事業活動に関わる法令等の遵守(コンプライアンス)
当社グループでは、コンプライアンスを業務執行の最重要課題と認識し、「企業行動憲章」、「グループコンプライアンス基本規程」および「グループ役職員行動規範」を策定し、これに基づき、グループの全役職員は、法令、社会規範および社内規則を遵守し、倫理的な活動を行うこととしています。
この実現のため、当社グループでは、「コンプライアンス委員会」を設置し、チーフ・コンプライアンス・オフィサー(CCO)の統括のもと、コンプライアンス・プログラムの推進を図っています。そして、コンプライアンス意識の徹底・向上を図るための方策として、当社グループ各社の全役職員に対して、eラーニングや研修会等の実施によるコンプライアンスに関する継続的な教育・啓発活動を実践しています。また、コンプライアンスに関する報告、相談ルートとして、コミュニケーション・ルートを設定しています。さらに、コンプライアンス委員会および監査役への直接の報告・相談ルート(ホットライン)を確立するとともに、ホットライン利用者が不利益を被らないよう厳格な措置を講じています。
資産の保全(リスク管理)
当社グループは、グループ全体のリスク管理の統括・指揮管理を行うためチーフ・リスク・マネジメント・オフィサー(CRMO)を委員長とする「リスク管理委員会」を設置しています。
リスク管理委員会では、管理対象とするリスクをグループ全体で共通化し一元的に管理することを目的に、グループ共通のリスク分類体系を整備しております。現在、情報管理関連リスク、システム開発関連リスク、災害・事故関連リスクなど約130項目のリスク管理項目に分類しており、各リスク管理項目に対しては当該リスクの統制を担当するスタッフ部門または委員会等が管理規程や具体的な未然防止策・発生時対応策を立案し対応しています。
万一の重大リスク発生時には、発生部署または委員会等からリスク管理委員会へ速やかに報告され、そのリスクの影響度に応じて「リスク対策会議」または「リスク対策本部」を設置し的確に対処する体制を敷いています。
なお、地震や新型インフルエンザなどの感染症等による事業継続リスクについては、CRMOが統括する「事業継続プロジェクト」にて、安全確保、社内業務復旧、顧客対応の各観点から事業継続計画(BCP)の策定と継続的な見直し・改善を実施しております。CRMO(本社災害対策本部長就任順位1位)は、有事の際には速やかに災害対策本部を立ち上げ、事業継続のための活動を開始いたします。

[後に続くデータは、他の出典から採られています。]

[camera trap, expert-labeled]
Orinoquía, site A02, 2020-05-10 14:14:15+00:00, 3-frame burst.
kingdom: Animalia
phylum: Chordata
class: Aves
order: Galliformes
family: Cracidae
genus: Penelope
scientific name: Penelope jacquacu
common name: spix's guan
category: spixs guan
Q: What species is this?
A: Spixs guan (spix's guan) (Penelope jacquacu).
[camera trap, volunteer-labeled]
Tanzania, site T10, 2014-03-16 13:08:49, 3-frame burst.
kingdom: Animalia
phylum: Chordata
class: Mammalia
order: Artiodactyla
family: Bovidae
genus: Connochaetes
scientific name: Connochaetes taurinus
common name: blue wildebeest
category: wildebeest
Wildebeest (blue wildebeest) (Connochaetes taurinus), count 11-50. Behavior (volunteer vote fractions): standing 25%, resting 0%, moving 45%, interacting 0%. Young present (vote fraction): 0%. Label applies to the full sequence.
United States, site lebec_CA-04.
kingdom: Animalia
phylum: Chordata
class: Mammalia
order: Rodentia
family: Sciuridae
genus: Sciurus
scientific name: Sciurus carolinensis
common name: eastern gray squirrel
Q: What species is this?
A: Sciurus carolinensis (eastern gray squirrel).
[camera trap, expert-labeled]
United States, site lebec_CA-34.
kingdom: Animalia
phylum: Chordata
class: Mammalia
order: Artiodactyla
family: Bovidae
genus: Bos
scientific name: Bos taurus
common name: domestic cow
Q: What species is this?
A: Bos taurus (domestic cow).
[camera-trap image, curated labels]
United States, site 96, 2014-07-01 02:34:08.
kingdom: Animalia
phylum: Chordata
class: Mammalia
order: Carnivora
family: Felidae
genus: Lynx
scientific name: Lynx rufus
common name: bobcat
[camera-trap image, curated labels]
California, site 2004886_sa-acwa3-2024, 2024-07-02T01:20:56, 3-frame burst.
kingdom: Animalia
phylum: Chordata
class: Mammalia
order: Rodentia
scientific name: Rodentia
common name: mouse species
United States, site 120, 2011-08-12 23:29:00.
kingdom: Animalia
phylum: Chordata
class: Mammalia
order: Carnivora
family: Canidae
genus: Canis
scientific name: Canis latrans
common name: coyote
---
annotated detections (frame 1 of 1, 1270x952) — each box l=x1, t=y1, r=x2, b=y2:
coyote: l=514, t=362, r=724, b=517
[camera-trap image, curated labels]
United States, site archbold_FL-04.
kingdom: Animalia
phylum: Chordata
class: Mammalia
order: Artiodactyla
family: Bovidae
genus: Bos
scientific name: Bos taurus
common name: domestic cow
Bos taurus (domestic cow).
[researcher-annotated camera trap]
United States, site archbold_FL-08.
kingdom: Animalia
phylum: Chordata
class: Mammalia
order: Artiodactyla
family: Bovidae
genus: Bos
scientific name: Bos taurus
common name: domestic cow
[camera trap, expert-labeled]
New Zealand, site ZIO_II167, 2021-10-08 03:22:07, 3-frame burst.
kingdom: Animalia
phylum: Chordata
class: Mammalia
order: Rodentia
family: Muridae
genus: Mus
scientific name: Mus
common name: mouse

子会社の業務の適正を確保するための体制整備の状況については、グループ会社の自律経営を原則とし、当社およびグループ会社の経営効率の向上と経営理念の統一化を図っております。グループとしての企業価値向上および持続的成長を遂げるために制定した「関係会社管理規程」に則り、各グループ会社に設けた当社の各主管部署を通じて、親会社としての適切かつ実効的なグループ会社管理を行っています。
また、子会社および関連会社に対し、当社から取締役および監査役を派遣し、派遣先会社の取締役の職務執行を監督しています。
さらに、グループガバナンス体制の一層の強化に向けて、関係規程の見直しやガバナンス方針の検討を進めております。